HM has a new feature called Causes. In each issue, a cause is reviewed and readers are asked to find something good in the cause for 60 days, until the next issue comes out. This month's cause is PETA, and a couple of the bands--or band members-- featured in the issue are PETA supporters. Stretch Arm Strong and Emery are two of the bands that come to mind. I'm not sure how I feel about this.
I like animals. I'd never intentionally hurt one, and I don't think there's anything wrong with Christians caring about them. However, PETA carries the idea of caring about animals to a level I feel no Bible- believing Christian can accept. PETA believes that animals are equal to humans, that they have the same intrinsic value; you know, the whole " a rat is a pig is a boy" idea.
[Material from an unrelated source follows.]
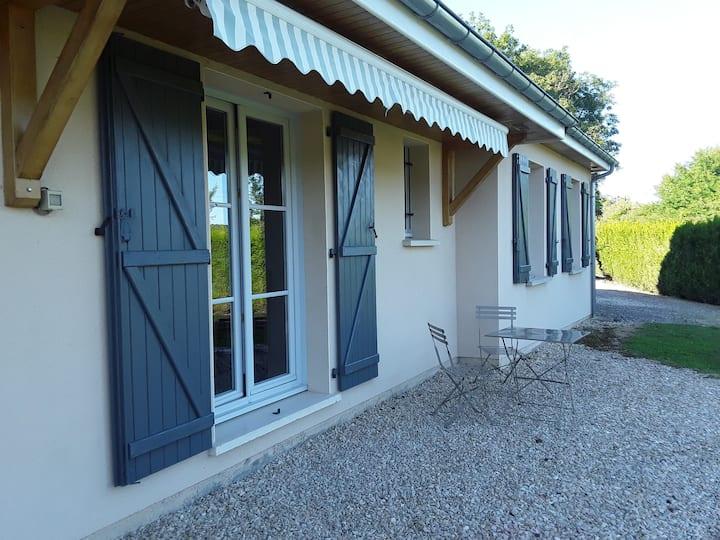 Maison au bord du lac de la Mouche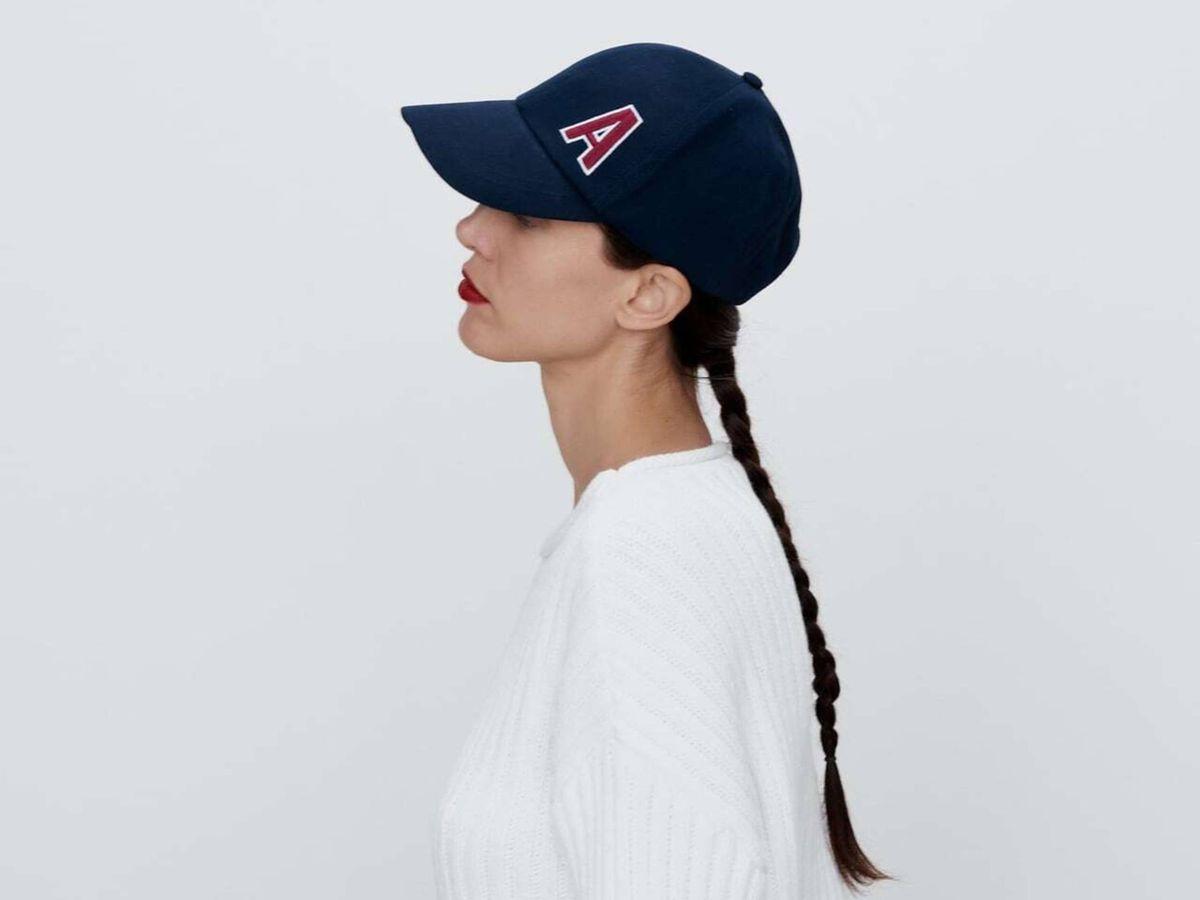 Foto: La gorra personalizada 'made in Zara'. (Cortesía)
Consequently, PETA people believe that harming or killing animals, for any reason, is as morally wrong as harming or killing people; and on the other side, NOT harming or killing animals is as compassionate as not harming or killing people. The cornerstone of PETA's philosophy is that kindness to animals is the epitome of morality and compassion. Bible-believing Christians simply can't believe this.
First, the Bible, in the very first chapters of its very first book, clearly establishes Man's superiority over the animals. Man, and Man alone, is created in God's image. Immediately afterward, he's given dominion over the animals. The God of the Bible is no animal rights activist. In fact, He is the first animal killer, killing a beast to make--gasp!--fur clothes for Adam and Eve after they were expelled from the Garden of Eden for eating the apple. It only gets worse for the Christian PETA fan.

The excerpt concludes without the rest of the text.